Naturally, my profound fatigue raised concerns about my health. I consulted a number of medical doctors about it over the years. I have been tested for every fatigue-inducing illness that's likely to occur in the United States - Lyme disease, Epstein Barr, anemia, unusual blood sugar levels. Every test comes back negative. According to the medical profession, I'm perfectly healthy. Doctors have a specific look when they think that you're wasting their time. I know that look well.
I was desperate. Over the last couple of years, I started to question much longer I would be able to hold down a full-time job. My career and my very livelihood were in jeopardy.

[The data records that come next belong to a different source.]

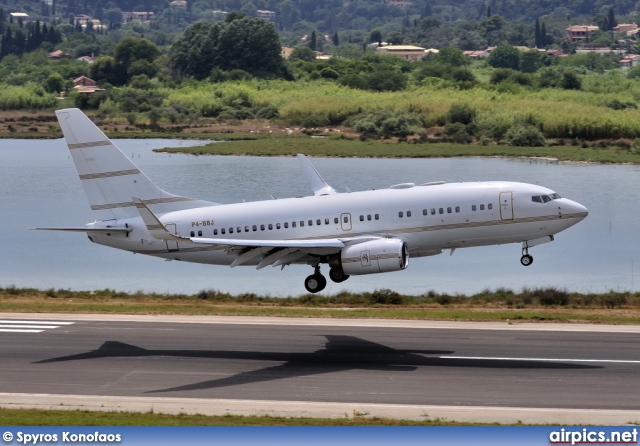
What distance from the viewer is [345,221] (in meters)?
55.1

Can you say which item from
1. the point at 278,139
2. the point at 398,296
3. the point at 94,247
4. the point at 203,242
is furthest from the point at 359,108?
the point at 203,242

Finally, in just the past few months, I discovered the solution. I am happy to report that today I am all but fatigue free! (I tell people that I feel like I'm twenty-five again, and it's true!)
But it wasn't easy to get here. The fix turned out to be quite simple, but finding it was anything but straightforward. A bizarre and difficult journey awaited me, a journey cursed with frustration and discomfort. That journey eventually lead me to a second angel, the person who discovered the solution to the fatigue problem. But I didn't consult him about the fatigue. I consulted him because I was in so much pain that I could barely walk.